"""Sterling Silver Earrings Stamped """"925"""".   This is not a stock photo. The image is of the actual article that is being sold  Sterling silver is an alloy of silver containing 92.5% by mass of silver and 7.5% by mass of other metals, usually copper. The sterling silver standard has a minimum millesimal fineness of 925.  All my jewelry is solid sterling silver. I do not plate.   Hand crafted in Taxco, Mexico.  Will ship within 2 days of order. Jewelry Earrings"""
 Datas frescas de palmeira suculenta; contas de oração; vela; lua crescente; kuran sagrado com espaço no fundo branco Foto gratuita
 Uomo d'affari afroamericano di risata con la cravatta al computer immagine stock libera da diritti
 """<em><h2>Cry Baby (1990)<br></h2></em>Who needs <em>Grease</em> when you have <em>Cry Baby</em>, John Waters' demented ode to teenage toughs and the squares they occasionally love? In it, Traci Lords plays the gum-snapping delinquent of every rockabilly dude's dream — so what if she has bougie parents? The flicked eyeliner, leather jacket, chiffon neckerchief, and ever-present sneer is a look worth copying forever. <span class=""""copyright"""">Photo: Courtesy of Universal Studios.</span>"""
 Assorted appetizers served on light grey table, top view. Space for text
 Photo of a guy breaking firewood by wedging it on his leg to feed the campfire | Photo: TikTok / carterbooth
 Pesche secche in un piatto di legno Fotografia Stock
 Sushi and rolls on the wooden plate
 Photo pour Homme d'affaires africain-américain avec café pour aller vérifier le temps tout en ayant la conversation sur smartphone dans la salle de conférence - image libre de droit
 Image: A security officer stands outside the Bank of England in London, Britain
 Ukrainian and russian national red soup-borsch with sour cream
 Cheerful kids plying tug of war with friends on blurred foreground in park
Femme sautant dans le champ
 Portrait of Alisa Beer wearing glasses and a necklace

§ Work task:
The response has to match the records above word for word.

§ Solution for this exercise:
"""Sterling Silver Earrings Stamped """"925"""".   This is not a stock photo. The image is of the actual article that is being sold  Sterling silver is an alloy of silver containing 92.5% by mass of silver and 7.5% by mass of other metals, usually copper. The sterling silver standard has a minimum millesimal fineness of 925.  All my jewelry is solid sterling silver. I do not plate.   Hand crafted in Taxco, Mexico.  Will ship within 2 days of order. Jewelry Earrings"""
 Datas frescas de palmeira suculenta; contas de oração; vela; lua crescente; kuran sagrado com espaço no fundo branco Foto gratuita
 Uomo d'affari afroamericano di risata con la cravatta al computer immagine stock libera da diritti
 """<em><h2>Cry Baby (1990)<br></h2></em>Who needs <em>Grease</em> when you have <em>Cry Baby</em>, John Waters' demented ode to teenage toughs and the squares they occasionally love? In it, Traci Lords plays the gum-snapping delinquent of every rockabilly dude's dream — so what if she has bougie parents? The flicked eyeliner, leather jacket, chiffon neckerchief, and ever-present sneer is a look worth copying forever. <span class=""""copyright"""">Photo: Courtesy of Universal Studios.</span>"""
 Assorted appetizers served on light grey table, top view. Space for text
 Photo of a guy breaking firewood by wedging it on his leg to feed the campfire | Photo: TikTok / carterbooth
 Pesche secche in un piatto di legno Fotografia Stock
 Sushi and rolls on the wooden plate
 Photo pour Homme d'affaires africain-américain avec café pour aller vérifier le temps tout en ayant la conversation sur smartphone dans la salle de conférence - image libre de droit
 Image: A security officer stands outside the Bank of England in London, Britain
 Ukrainian and russian national red soup-borsch with sour cream
 Cheerful kids plying tug of war with friends on blurred foreground in park
Femme sautant dans le champ
 Portrait of Alisa Beer wearing glasses and a necklace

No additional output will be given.